» Source data:
= = = =

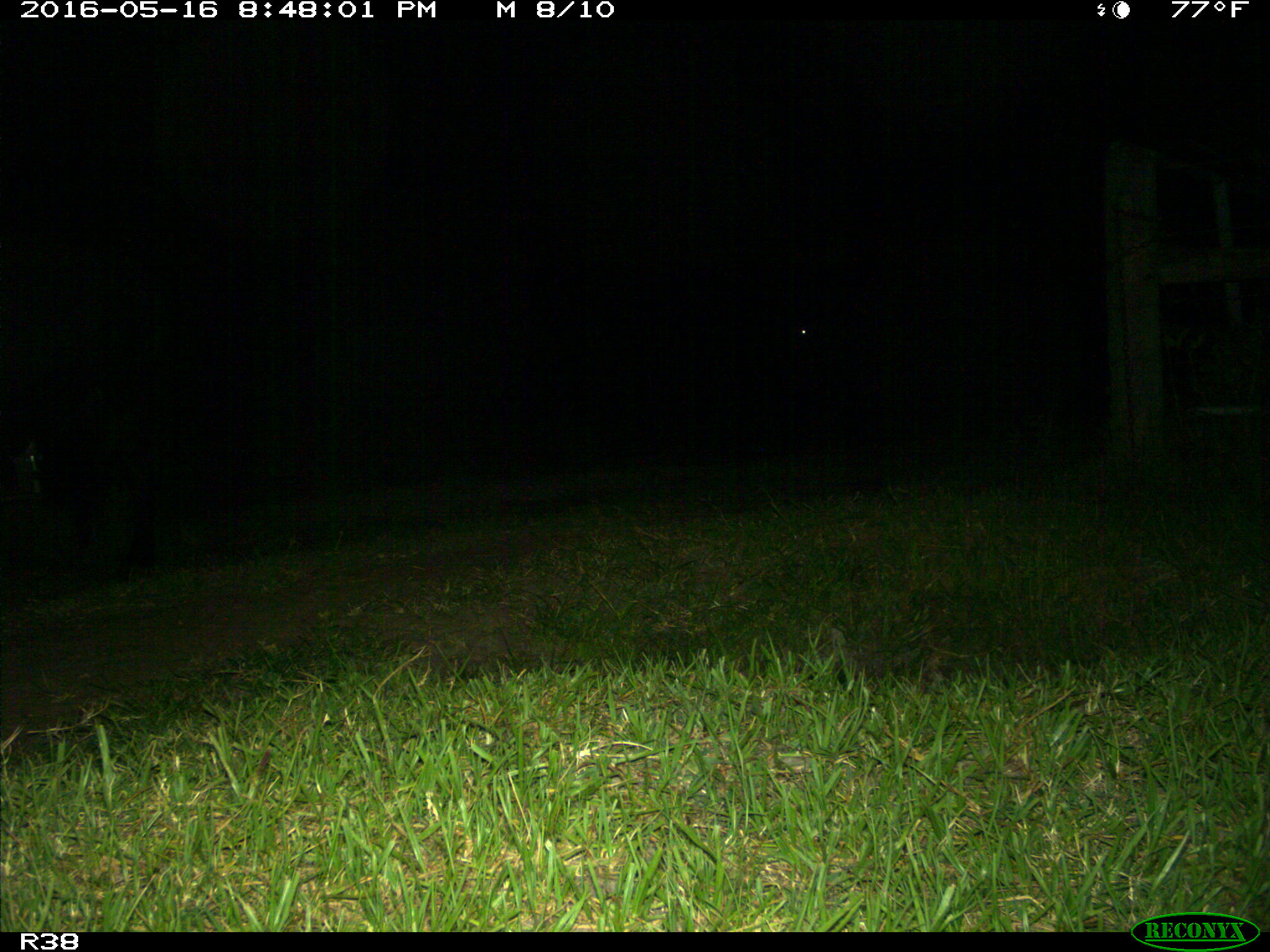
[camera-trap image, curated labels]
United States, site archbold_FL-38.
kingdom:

= = = =

» Exercise objective:
Pictures stay out; everything else in the listing above gets restated word for word.

» Response box:
[camera-trap image, curated labels]
United States, site archbold_FL-38.
kingdom:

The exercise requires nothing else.